Attempt. We have that $$a_n-b_n = \int\limits_0^{\frac{\pi}{2}}\sin(2n x)\,\left(\cot x-\frac{1}{x}\right)\,\mathrm{d}x.$$ Integration by parts would give: $$a_n-b_n=\left[\log\left(\frac{\sin x}{x}\right)\sin(2nx)\right]_0^{\frac{\pi}{2}}-2n\int\limits_0^{\frac{\pi}{2}}\cos(2n x)\,\log\left(\frac{\sin x}{x}\right)\,\mathrm{d}x$$ $$=-2n\int\limits_0^{\frac{\pi}{2}}\cos(2n x)\,\log\left(\frac{\sin x}{x}\right)\,\mathrm{d}x$$ but this doesn't seem to go any further.

On the other hand, from Integral $\int_0^\pi \cot(x/2)\sin(nx)\,dx$ we have $$a_n=\frac{\pi}{2}$$, so:

$$b_n-a_n=\int\limits_0^{\frac{\pi}{2}}\left(\frac{\sin(2n x)}{x}-1\right)\,\mathrm{d}x,$$ so: $$|b_n-a_n|\leqslant \int\limits_0^{\frac{\pi}{2}}\left|\frac{\sin(2n x)}{x}-1\right|\,\mathrm{d}x,$$ but I also didn't manage to get this any further.

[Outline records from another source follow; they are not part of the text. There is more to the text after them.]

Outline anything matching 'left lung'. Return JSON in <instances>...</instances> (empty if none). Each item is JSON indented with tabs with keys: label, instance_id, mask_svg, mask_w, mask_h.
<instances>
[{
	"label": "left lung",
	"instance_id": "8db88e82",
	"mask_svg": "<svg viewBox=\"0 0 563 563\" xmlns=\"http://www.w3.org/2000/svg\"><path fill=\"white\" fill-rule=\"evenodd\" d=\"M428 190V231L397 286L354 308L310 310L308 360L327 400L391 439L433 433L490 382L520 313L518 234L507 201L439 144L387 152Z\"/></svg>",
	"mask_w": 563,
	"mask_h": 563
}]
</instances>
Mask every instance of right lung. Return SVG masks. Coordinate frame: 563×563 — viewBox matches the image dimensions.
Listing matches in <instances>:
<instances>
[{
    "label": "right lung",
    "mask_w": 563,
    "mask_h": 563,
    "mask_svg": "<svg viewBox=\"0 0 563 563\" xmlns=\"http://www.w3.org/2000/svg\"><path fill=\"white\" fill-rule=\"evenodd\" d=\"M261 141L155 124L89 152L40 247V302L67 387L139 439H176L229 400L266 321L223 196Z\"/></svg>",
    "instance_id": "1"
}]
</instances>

Thanks in advance for the help.

Edit. Consequence of the above limit is the evaluation of the Dirichlet integral: $$\int\limits_0^{+\infty}\frac{\sin x}{x}\,\mathrm{d}x= \lim_{n \to +\infty}b_n=\lim_{n \to +\infty}a_n=\frac{\pi}{2}.$$

• Why don't you apply the Riemann-Lebesgue lemma? en.wikipedia.org/wiki/Riemann%E2%80%93Lebesgue_lemma Nov 24, 2019 at 2:00
• I had in my mind an elementary proof, if possible of course, that would use only tools such as integration by parts, boundness arguments etc. Nov 24, 2019 at 2:04
• You've made a mistake somewhere, as $\log (-\sin x/x)$ is not defined on this interval.
– zhw.
Nov 24, 2019 at 2:25
• You can prove the Riemann-Lebesgue lemma for $C^1$ functions by very elementary means (integration by parts). Nov 24, 2019 at 2:52
• @zhw of course, just edited. Nov 24, 2019 at 11:29

Let $$f(x)=\cot(x)-\frac{1}{x}$$ with $$f(0)=0$$.
We have that \begin{align} \left|\int_0^{\pi/2}f(x)\sin(2nx)\mathrm{d}x\right| &=\left|-\int_0^{\pi/2}f'(x)\frac{\cos(2nx)}{2n}\mathrm{d}x+\left[\frac{f(x)\cos(2nx)}{2n}\right]_0^{\pi/2}\right|\\ &=\left|-\int_0^{\pi/2}f'(x)\frac{\cos(2nx)}{2n}\mathrm{d}x+\left(-\frac{2}{\pi}\right)\frac{\cos(n \pi)}{2n}\right|\\ &=\left|-\int_0^{\pi/2}f'(x)\frac{\cos(2nx)}{2n}\mathrm{d}x-\frac{(-1)^n}{n \pi}\right|\\ &\leqslant \left|\int_0^{\pi/2}f'(x)\frac{\cos(2nx)}{2n}\mathrm{d}x\right|+\left|\frac{(-1)^n}{n\pi}\right| \\ &\leqslant \int_0^{\pi/2}\left|f'(x)\frac{\cos(2nx)}{2n}\right|\mathrm{d}x+\frac{1}{n\pi}\\ &\leqslant \int_0^{\pi/2}\left|C\frac{\cos(2nx)}{2n}\right|\mathrm{d}x+\frac{1}{n\pi}\\ &\leqslant \frac{C}{2n}\int_0^{\pi/2}\left|\cos(2nx)\right|\mathrm{d}x+\frac{1}{n\pi}\\ &\leqslant \frac{C}{2n}\int_0^{\pi/2}1\mathrm{d}x+\frac{1}{n\pi}\\ &\leqslant \frac{\pi C}{4n}+\frac{1}{n\pi} \to 0 \end{align} Since the absolute value of the derivative of $$f$$ on $$[0, \pi/2]$$ is bounded by a constant $$C$$.